Ruonan Zhang(ruonanz2)

I am using Boston Property Assessment Dataset (51.5 MB) provided by Boston government https://data.boston.gov/dataset/property-assessment/resource/fd351943-c2c6-4630-992d-3f895360febd

**[Official description]** Gives property, or parcel, ownership together with value information, which ensures fair assessment of Boston taxable and non-taxable property of all types and classifications.

This dataset contains detailed information of real estates in Boston area. There are 172841 rows, each row of the dataset represents an unique building. There are 75 columns, each column provides descritive information for buildings. 

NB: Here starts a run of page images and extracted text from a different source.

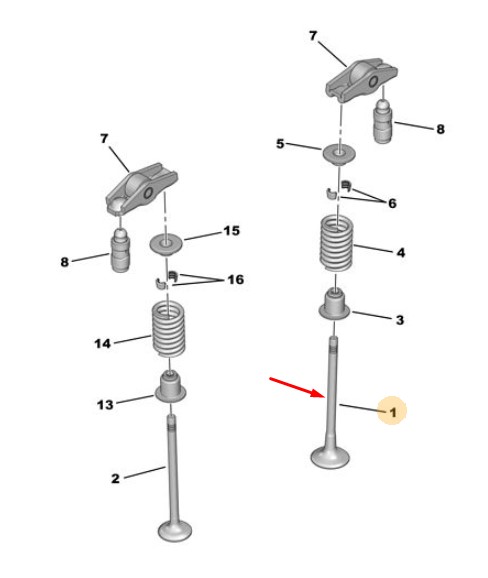 7
8
5
6
4
3
1
7
15
8
16
14
13
2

There are **classification features** such as type of land used `LU` or type of structural `STRUCTURE_CLASS`, those features are returned as categorical variable; **descriptive features** such as total number of rooms `R_TOTAL_RMS` or total number of bath `R_FULL_BTH`, those features are returned as numerical variable; **condition descriptions** such as overall condition `R_OVRALL_CND` or interior finish `R_INT_FIN`, returned as categorical variable; **assessment value** such as total assessed value for property `AV_TOTAL` or total assessed land value `AV_LAND`, those features are returned as numerical variables.

There are 75 columns in this dataset. We could make some inferences from the column names, but a detailed description is here: https://data.boston.gov/dataset/property-assessment/resource/d6c1268c-cd83-4dc3-a914-bba1ed59da6d

The total assessed value for property is updated by year, so there is a dataset recreated for each year. **I am only using the most up to date dataset (2018 version).**

In [60]:
BostonHousing = pd.read_csv('E:/UIUC/IS590_dv/Final/ast2018full.csv')
nrow = BostonHousing.shape[0]
print('This dataset has ' + str(nrow) + ' rows, each row represents a record for an unique building.')      

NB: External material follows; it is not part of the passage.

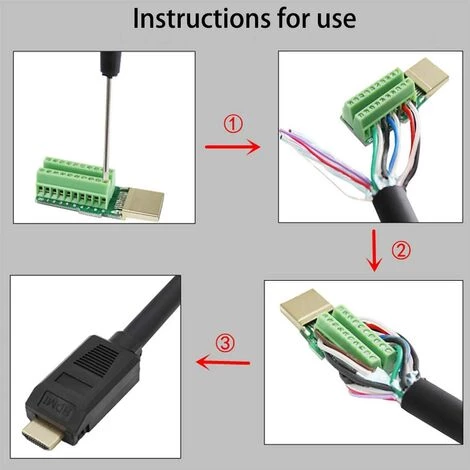 Instructions for use

①

②

③

HDMI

This dataset has 172841 rows, each row represents a record for an unique building.


In [62]:
n_features = len(BostonHousing.columns.values)
print('This dataset has ' + str(n_features) + ' features totally.')     

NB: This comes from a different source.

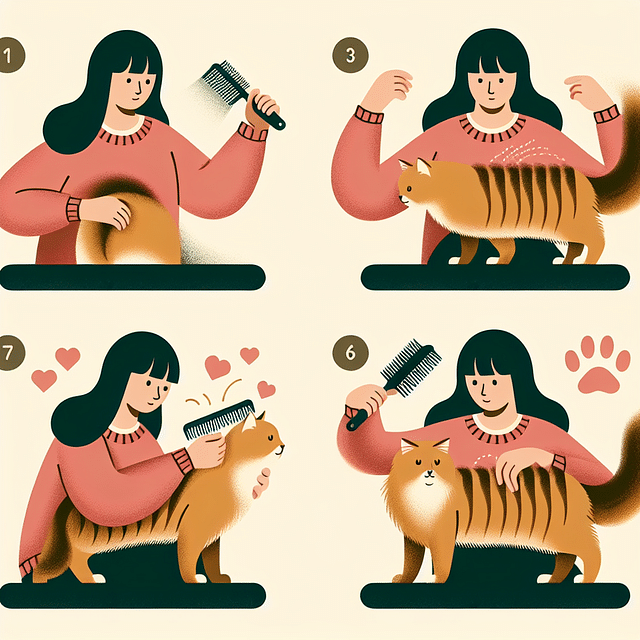 1

3

7

6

This dataset has 75 features totally.


In [26]:
BostonResidential = BostonHousing[BostonHousing['LU'].isin(['R1','R2','R3','R4'])]
print('Among all the buildings in Boston area, ' + str(BostonResidential.shape[0]) + ' of those are residential building.')

Among all the buildings in Boston area, 64496 of those are residential building.


We are only going to use **residential building** data in the following steps.

#### Column Desciption

In [68]:
numerical = BostonResidential.select_dtypes(include='float').shape[1]
print('There are ' + str(numerical) + ' numerical features totally.')

There are 24 numerical features totally.


In [72]:
cate = BostonResidential.select_dtypes(include='object').shape[1]
print('There are ' + str(cate) + ' categorical features totally.')

There are 45 categorical features totally.


#### Missing values

In [50]:
#Missing percentage for each column
Missing = (BostonResidential.isna().sum().sort_values(ascending = False)/BostonResidential.shape[0]).reset_index()
Missing.columns = ['colname','percentage']

In [58]:
large_missing = Missing[Missing['percentage'] > 0.4].shape[0]
print('There are ' + str(large_missing) + ' columns that have more than 40% missing values.')

There are 31 columns that have more than 40% missing values.


In [74]:
no_missing = Missing[Missing['percentage'] == 0].shape[0]
print('There are ' + str(no_missing) + ' columns that do not have missing value.')

There are 16 columns that do not have missing value.